# Task directions
Rewrite every entry below with "Thumbnail" switched to "Preview" wherever it occurs, keeping everything else unchanged. Give only the text and omit the pictures.

# Data records

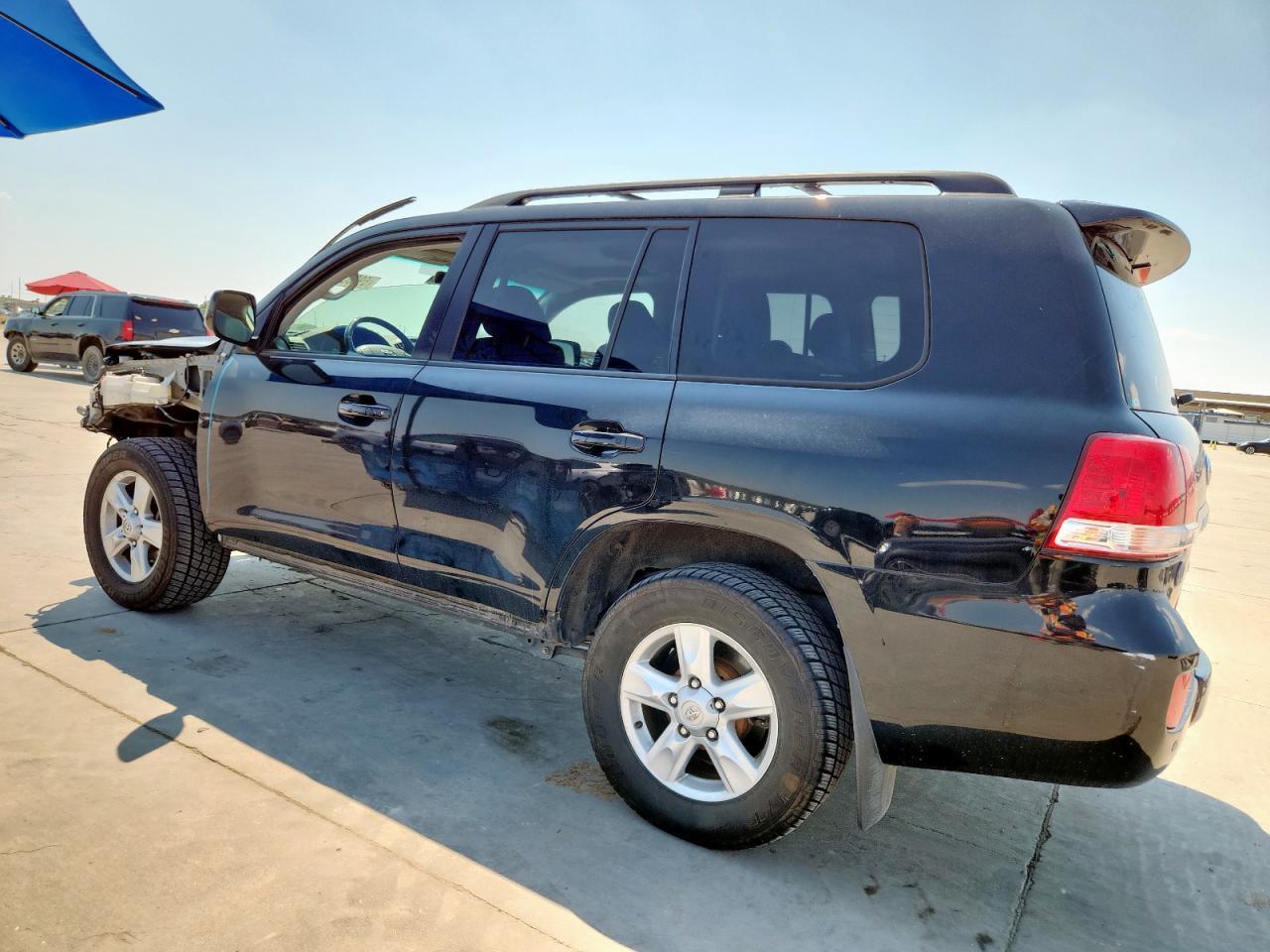 2011 TOYOTA LAND CRUISER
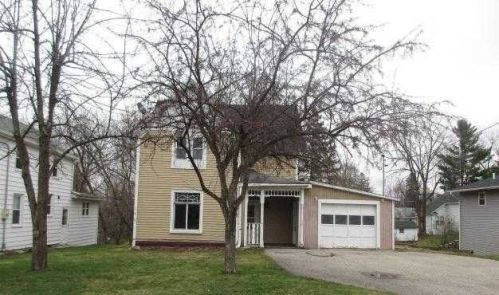 218 Grant St, Ellsworth, WI 54011-5093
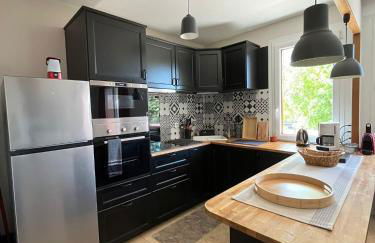 Le Relais des Cyclamens Bron - Foto 4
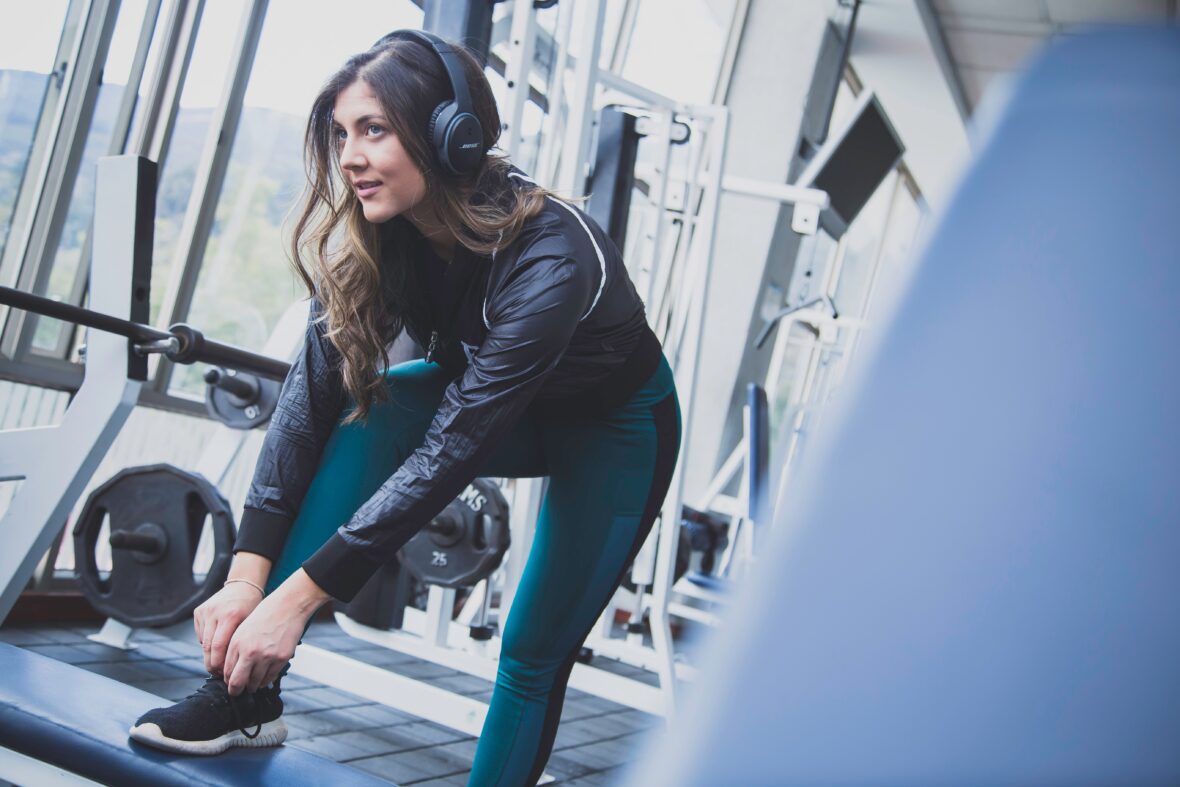 What to put in a gym bag: headphones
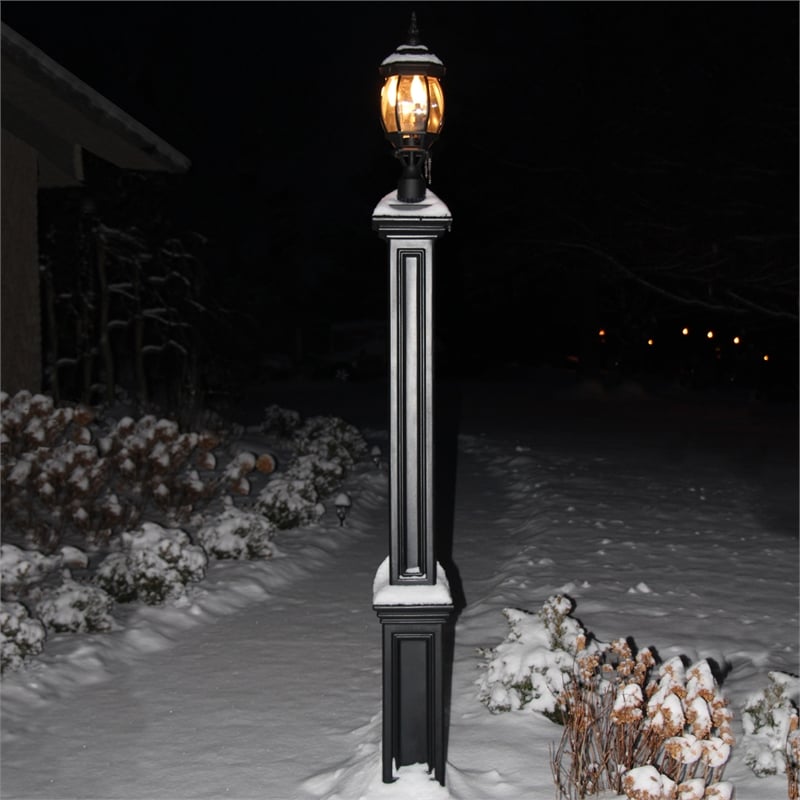 Pemberly Row Traditional Plastic Lamp Post with Mount in Black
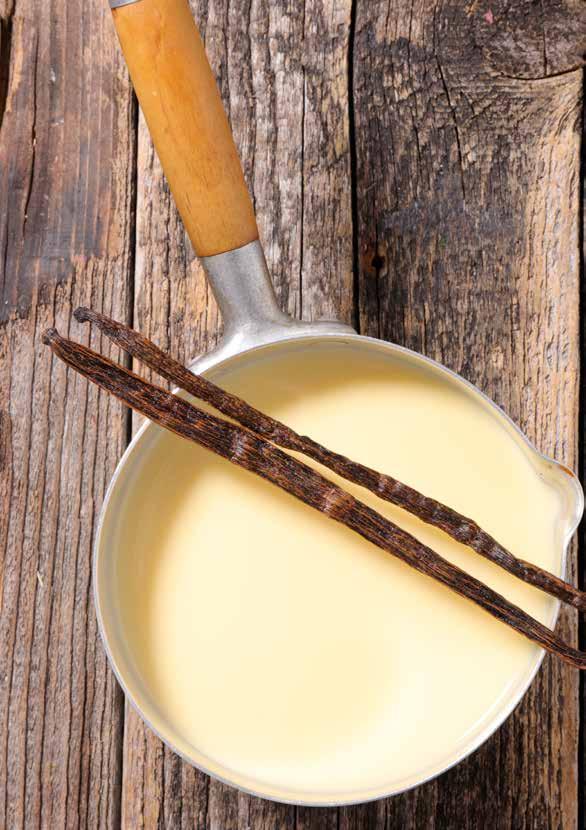 Gluten Custard topping for viennoise PREP TIME 2 MINS COOKING TIME 5 MINS 10 250ml full fat milk 85g Essential Cuisine 1. Mix the Essential Cuisine Crème Anglaise Mix with the milk 2.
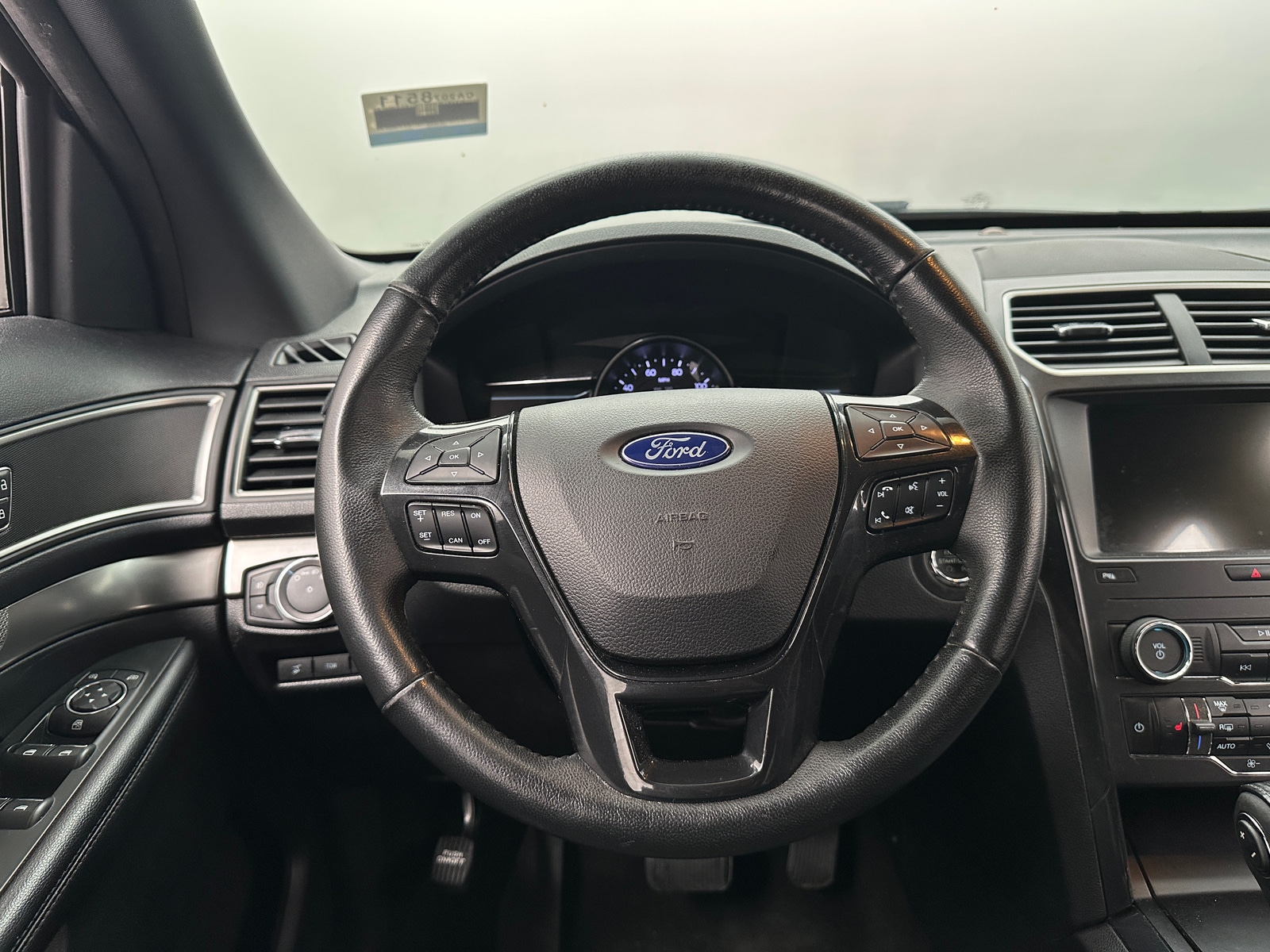 Thumbnail: 2018 Ford Explorer - 4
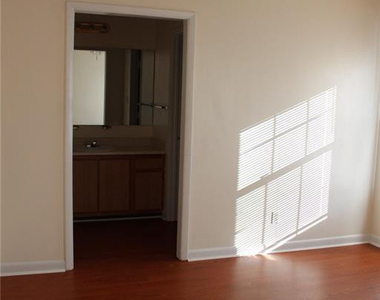 7805 Gallant Ridge Drive - Photo Thumbnail 15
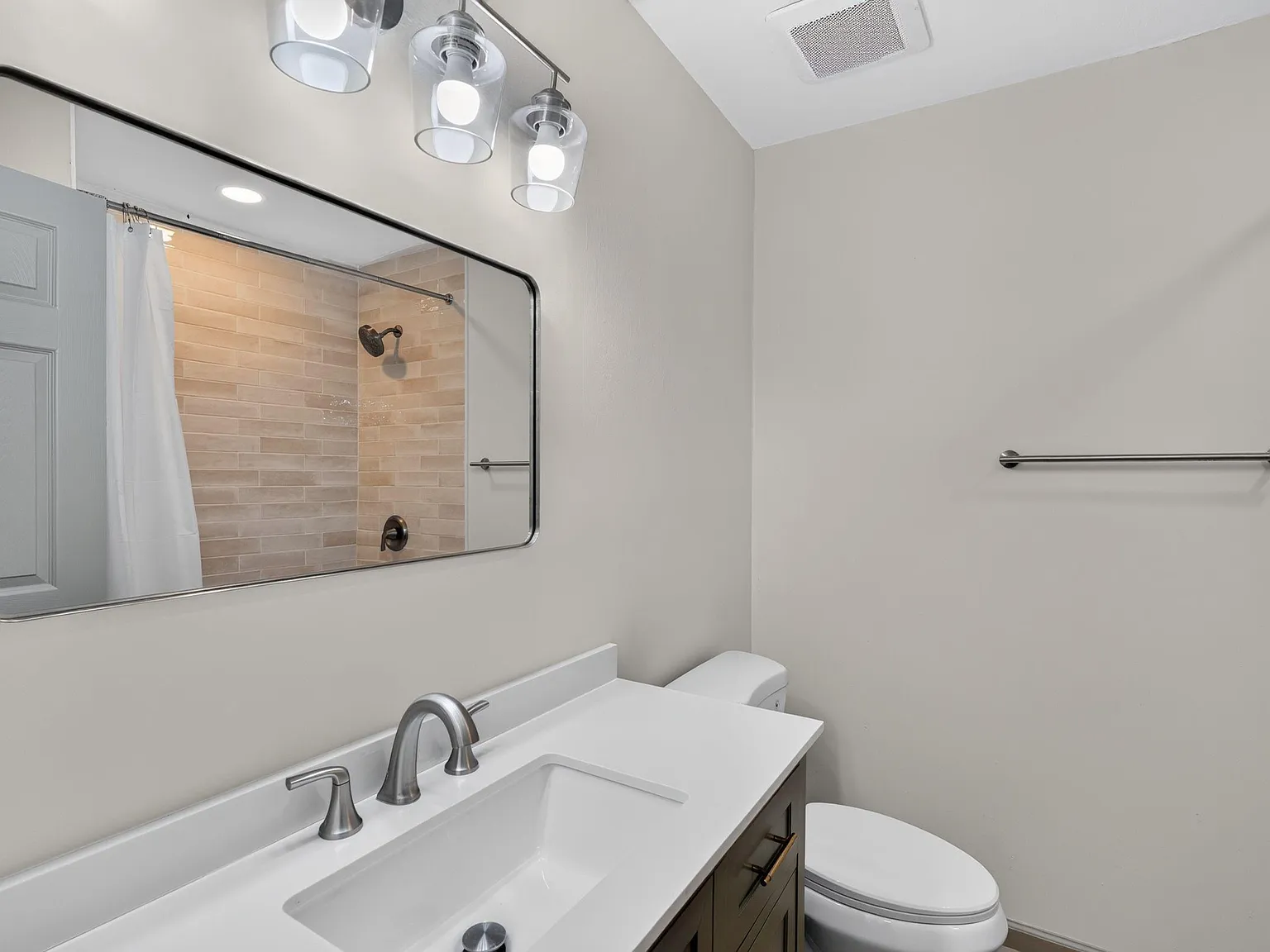 4 bed, 2.5 bath, 1672 sqft, $862 — Photo 4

# The completed task
 2011 TOYOTA LAND CRUISER
 218 Grant St, Ellsworth, WI 54011-5093
 Le Relais des Cyclamens Bron - Foto 4
 What to put in a gym bag: headphones
 Pemberly Row Traditional Plastic Lamp Post with Mount in Black
 Gluten Custard topping for viennoise PREP TIME 2 MINS COOKING TIME 5 MINS 10 250ml full fat milk 85g Essential Cuisine 1. Mix the Essential Cuisine Crème Anglaise Mix with the milk 2.
 Preview: 2018 Ford Explorer - 4
 7805 Gallant Ridge Drive - Photo Preview 15
 4 bed, 2.5 bath, 1672 sqft, $862 — Photo 4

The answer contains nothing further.